** start **
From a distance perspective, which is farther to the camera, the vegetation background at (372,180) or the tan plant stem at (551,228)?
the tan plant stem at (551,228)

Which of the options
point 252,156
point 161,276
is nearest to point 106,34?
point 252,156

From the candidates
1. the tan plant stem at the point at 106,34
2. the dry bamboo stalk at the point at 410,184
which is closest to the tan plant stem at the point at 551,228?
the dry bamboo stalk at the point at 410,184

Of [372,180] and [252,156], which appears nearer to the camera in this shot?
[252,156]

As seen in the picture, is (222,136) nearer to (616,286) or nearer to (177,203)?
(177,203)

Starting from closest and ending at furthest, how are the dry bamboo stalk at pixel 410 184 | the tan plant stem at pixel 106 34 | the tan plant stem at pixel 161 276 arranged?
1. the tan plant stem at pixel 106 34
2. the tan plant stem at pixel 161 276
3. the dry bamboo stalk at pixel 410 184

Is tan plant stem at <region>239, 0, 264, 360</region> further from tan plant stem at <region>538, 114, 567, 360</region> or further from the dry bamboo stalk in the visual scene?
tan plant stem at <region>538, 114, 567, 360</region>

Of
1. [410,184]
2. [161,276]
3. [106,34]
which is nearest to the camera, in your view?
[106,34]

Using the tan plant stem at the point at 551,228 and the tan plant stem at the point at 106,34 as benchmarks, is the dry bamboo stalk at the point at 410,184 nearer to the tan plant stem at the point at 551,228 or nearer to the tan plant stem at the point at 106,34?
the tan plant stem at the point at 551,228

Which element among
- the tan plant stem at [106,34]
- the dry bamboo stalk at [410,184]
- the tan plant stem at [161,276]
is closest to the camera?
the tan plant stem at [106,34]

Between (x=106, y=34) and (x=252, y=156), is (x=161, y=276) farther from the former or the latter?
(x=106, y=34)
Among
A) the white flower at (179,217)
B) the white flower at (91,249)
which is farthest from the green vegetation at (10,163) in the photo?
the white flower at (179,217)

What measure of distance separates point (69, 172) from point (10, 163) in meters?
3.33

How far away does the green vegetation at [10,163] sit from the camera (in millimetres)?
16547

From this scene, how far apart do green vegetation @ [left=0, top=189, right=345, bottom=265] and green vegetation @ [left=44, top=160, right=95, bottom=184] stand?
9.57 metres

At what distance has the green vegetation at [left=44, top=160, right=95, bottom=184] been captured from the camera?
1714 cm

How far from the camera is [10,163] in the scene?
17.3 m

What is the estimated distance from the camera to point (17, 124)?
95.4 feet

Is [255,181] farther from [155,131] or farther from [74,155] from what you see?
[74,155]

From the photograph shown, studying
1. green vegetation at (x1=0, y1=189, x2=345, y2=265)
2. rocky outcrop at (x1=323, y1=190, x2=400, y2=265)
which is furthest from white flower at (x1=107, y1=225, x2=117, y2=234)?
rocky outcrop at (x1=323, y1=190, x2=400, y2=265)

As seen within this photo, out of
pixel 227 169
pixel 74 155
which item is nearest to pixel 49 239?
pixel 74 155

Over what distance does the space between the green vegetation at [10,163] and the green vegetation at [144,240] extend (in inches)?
** end **
GIVEN EXERCISE: Copy out every one of the entries above word for word.

EXPECTED ANSWER:
From a distance perspective, which is farther to the camera, the vegetation background at (372,180) or the tan plant stem at (551,228)?
the tan plant stem at (551,228)

Which of the options
point 252,156
point 161,276
is nearest to point 106,34?
point 252,156

From the candidates
1. the tan plant stem at the point at 106,34
2. the dry bamboo stalk at the point at 410,184
which is closest to the tan plant stem at the point at 551,228?
the dry bamboo stalk at the point at 410,184

Of [372,180] and [252,156], which appears nearer to the camera in this shot?
[252,156]

As seen in the picture, is (222,136) nearer to (616,286) or nearer to (177,203)?
(177,203)

Starting from closest and ending at furthest, how are the dry bamboo stalk at pixel 410 184 | the tan plant stem at pixel 106 34 | the tan plant stem at pixel 161 276 arranged?
1. the tan plant stem at pixel 106 34
2. the tan plant stem at pixel 161 276
3. the dry bamboo stalk at pixel 410 184

Is tan plant stem at <region>239, 0, 264, 360</region> further from tan plant stem at <region>538, 114, 567, 360</region> or further from the dry bamboo stalk in the visual scene?
tan plant stem at <region>538, 114, 567, 360</region>

Of
1. [410,184]
2. [161,276]
3. [106,34]
which is nearest to the camera, in your view?
[106,34]

Using the tan plant stem at the point at 551,228 and the tan plant stem at the point at 106,34 as benchmarks, is the dry bamboo stalk at the point at 410,184 nearer to the tan plant stem at the point at 551,228 or nearer to the tan plant stem at the point at 106,34?
the tan plant stem at the point at 551,228

Which element among
- the tan plant stem at [106,34]
- the dry bamboo stalk at [410,184]
- the tan plant stem at [161,276]
is closest to the camera?
the tan plant stem at [106,34]

Between (x=106, y=34) and (x=252, y=156), is (x=161, y=276) farther from the former or the latter?
(x=106, y=34)
Among
A) the white flower at (179,217)
B) the white flower at (91,249)
which is farthest from the green vegetation at (10,163) in the photo?
the white flower at (179,217)

What measure of distance separates point (69, 172) from point (10, 163) in meters?
3.33

How far away does the green vegetation at [10,163] sit from the camera (in millimetres)?
16547

From this scene, how far apart do green vegetation @ [left=0, top=189, right=345, bottom=265] and green vegetation @ [left=44, top=160, right=95, bottom=184] stand?
9.57 metres

At what distance has the green vegetation at [left=44, top=160, right=95, bottom=184] been captured from the camera?
1714 cm

How far from the camera is [10,163] in the scene?
17.3 m

What is the estimated distance from the camera to point (17, 124)?
95.4 feet

Is [255,181] farther from [155,131] or farther from [74,155] from what you see?
[74,155]

From the photograph shown, studying
1. green vegetation at (x1=0, y1=189, x2=345, y2=265)
2. rocky outcrop at (x1=323, y1=190, x2=400, y2=265)
which is furthest from white flower at (x1=107, y1=225, x2=117, y2=234)?
rocky outcrop at (x1=323, y1=190, x2=400, y2=265)

As seen within this photo, out of
pixel 227 169
pixel 74 155
which item is nearest to pixel 49 239?
pixel 74 155

Over what distance does the space between the green vegetation at [10,163] and the green vegetation at [144,240] extend (in inches)?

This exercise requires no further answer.